The Norton twin has been around for over 60 years, there is nothing that is not known about it. It is an old long-stroke engine of poor enough mechanical design that when dopes try to make it run like a Jap bike it either costs them a fortune or it breaks.

The solution is to run a production class where the rules prohibit the use of silly parts. If someone wants to do something impressive, then lets see who can build the most powerful Norton twin using all stock specification parts, cam, valve springs and all that will run on pump gas. That will take a lot more art and brains than buying a wheelbarrow full of new design racing parts and bolting them together.

The Norton is a classic motorcycle with lots of history. Try to recreate and live it's history and/or the history of famous riders or tuners, or try to have the experience of those who rode them in the 40s, 50s, 60s or 70s. Then you will have special insight into their history.

I have a lot of old Nortons that I want to ride as they were back in the day, I am not interested in seeing how many modern parts or technology I can stuff into their cases. I want to know what a person felt in the late 50s or early 60s when they took their Norton out for a ride. They will all go 100mph, if someone on a bike with more power, technology or money stuffed into it wants to pass me go ahead. That does not have anything to with real Nortons or history at all.

Lots of people hot rodded Nortons back when they were new bikes, most of them probably made the bike slower and less reliable. It would be interesting to recreate what they did with parts and modifications they used though.
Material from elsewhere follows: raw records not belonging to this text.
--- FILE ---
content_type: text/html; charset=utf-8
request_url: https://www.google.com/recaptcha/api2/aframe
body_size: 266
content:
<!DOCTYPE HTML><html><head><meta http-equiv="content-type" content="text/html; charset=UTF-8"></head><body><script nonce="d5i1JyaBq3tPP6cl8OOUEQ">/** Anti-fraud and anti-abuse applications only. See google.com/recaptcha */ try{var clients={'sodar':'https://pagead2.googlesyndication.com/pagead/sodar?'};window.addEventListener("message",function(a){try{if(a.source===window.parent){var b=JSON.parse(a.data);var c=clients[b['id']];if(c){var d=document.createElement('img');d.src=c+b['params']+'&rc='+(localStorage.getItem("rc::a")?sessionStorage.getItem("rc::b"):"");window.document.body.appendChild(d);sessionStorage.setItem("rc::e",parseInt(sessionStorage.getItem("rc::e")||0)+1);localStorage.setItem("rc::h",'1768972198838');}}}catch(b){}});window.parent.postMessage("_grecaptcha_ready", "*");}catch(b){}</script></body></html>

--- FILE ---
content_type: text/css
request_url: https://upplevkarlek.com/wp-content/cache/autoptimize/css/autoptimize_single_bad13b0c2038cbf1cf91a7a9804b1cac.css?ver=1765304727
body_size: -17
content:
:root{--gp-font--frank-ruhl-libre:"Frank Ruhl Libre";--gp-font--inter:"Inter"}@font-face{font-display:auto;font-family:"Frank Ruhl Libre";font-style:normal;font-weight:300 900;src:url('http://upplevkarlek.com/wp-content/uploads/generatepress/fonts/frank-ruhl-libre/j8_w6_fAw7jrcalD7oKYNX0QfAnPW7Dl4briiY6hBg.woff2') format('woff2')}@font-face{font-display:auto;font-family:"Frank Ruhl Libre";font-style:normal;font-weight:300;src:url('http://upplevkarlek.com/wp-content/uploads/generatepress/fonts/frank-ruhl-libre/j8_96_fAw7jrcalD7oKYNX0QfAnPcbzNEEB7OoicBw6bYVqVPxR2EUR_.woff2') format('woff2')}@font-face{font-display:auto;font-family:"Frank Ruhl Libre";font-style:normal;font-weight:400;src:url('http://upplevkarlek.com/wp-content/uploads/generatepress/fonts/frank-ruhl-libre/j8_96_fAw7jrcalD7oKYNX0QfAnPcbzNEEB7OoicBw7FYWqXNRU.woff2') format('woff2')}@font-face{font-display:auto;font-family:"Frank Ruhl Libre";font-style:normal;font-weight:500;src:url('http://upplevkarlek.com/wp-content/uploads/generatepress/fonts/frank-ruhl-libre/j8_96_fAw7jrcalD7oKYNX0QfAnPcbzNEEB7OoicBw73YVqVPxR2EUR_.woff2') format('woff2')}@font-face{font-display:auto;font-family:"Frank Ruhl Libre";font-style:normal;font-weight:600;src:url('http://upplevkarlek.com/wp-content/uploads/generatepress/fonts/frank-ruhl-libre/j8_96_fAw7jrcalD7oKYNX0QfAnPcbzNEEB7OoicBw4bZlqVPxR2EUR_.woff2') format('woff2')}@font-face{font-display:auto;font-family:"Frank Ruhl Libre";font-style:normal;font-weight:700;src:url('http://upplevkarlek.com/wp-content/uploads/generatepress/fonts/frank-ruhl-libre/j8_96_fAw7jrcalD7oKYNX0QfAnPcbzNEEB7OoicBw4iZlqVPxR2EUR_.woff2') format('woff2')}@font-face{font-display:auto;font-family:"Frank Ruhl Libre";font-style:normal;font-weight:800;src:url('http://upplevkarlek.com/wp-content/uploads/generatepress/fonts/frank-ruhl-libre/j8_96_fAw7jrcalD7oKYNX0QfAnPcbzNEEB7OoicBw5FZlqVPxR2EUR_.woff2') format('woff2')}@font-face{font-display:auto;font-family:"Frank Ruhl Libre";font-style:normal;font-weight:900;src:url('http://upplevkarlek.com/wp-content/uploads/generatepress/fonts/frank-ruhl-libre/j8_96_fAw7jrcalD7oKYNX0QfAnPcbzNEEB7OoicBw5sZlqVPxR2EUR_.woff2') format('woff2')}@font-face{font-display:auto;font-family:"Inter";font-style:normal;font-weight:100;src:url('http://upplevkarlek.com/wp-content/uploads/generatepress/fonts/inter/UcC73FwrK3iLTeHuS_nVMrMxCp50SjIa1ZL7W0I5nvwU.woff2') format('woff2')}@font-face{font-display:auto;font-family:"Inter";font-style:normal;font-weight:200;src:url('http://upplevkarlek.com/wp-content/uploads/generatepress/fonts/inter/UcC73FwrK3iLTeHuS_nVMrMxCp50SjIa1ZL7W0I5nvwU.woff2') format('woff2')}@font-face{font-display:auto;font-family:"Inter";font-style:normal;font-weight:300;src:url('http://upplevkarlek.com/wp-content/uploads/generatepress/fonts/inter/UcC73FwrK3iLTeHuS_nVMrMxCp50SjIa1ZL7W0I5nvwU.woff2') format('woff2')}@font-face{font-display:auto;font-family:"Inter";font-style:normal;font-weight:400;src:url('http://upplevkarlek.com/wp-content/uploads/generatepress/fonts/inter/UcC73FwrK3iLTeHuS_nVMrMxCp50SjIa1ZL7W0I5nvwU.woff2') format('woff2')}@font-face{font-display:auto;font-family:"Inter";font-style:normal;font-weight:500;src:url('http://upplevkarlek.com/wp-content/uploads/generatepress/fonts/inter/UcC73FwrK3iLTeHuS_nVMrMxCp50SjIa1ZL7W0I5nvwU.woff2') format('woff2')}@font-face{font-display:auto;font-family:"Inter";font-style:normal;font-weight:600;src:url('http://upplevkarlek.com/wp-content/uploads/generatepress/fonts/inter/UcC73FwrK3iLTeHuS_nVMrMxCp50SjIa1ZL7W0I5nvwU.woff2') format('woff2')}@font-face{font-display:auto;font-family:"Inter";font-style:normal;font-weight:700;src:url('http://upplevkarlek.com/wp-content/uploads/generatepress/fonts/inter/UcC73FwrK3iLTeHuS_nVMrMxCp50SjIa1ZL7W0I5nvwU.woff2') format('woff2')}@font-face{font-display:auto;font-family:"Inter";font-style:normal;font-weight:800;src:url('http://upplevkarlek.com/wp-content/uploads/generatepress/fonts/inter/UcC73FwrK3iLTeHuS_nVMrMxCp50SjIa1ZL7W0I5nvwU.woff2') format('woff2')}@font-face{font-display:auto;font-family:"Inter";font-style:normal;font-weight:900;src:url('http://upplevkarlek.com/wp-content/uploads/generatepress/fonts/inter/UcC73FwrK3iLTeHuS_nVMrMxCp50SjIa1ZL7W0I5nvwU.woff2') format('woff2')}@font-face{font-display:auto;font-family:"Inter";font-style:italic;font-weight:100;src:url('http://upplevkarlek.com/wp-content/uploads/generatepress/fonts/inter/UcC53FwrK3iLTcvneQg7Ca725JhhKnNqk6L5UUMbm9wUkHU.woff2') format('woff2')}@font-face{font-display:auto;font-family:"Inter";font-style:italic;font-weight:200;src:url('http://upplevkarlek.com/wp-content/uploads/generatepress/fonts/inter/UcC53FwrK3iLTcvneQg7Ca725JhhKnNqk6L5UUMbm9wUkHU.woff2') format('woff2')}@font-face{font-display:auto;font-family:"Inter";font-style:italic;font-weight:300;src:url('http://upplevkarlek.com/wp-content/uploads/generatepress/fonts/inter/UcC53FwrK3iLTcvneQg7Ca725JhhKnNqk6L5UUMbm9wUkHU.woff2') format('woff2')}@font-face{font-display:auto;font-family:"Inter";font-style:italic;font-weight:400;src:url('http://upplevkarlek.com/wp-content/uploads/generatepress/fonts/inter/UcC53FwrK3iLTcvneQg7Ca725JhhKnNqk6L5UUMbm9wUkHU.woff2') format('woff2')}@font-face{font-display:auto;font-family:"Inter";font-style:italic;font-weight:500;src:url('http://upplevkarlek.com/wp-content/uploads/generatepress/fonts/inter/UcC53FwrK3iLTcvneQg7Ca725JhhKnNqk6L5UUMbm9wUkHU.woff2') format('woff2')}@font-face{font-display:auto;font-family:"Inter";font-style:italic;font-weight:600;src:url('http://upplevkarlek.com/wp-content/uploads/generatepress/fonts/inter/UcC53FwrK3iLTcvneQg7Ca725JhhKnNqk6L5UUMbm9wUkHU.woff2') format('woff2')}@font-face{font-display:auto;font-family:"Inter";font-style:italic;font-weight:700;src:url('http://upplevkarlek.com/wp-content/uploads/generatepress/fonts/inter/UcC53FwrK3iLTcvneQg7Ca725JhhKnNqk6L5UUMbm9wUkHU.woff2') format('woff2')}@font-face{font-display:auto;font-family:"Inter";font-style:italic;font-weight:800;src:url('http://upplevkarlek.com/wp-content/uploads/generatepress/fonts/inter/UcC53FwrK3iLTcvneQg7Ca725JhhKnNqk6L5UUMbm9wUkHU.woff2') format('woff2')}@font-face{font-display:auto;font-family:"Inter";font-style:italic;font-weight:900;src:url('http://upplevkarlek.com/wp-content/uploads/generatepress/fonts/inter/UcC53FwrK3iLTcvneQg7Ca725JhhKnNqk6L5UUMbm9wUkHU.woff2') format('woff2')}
I know where there is an old modified 650ss that has a crazy cam and badly ported head etc.. It probably would not be much faster than a well put together stock bike, but it would be interesting to take it for a ride just to see what quality of power it has, and what it's builder/rider experienced back in the mid-60s.

As the years go by the experience of taking a lot of old Norton motorcycles for rides will be available to fewer and fewer people. It is still pretty easy to get a ride on an original 70s Commando and see what it was all about, but almost nobody is going to have the experience of riding a real production racer, Manx, 88, 99, 650 or Model 7 twin and being able to know what those who rode them back in the day felt. Those with lots of cash can buy and build new "Nortons", but those replicas with their new parts and technology offer no experience of the past at all.

If you want to know what an engine with modern technology feels like then get on a Honda CBR for 5 minutes. Trying to make a 60 year old engine run like one is pointless, misguided and meaningless.

With careful assembly Nortons put together with stock spec parts have tons to give in the way of enjoyment, power and history for a reasonable price.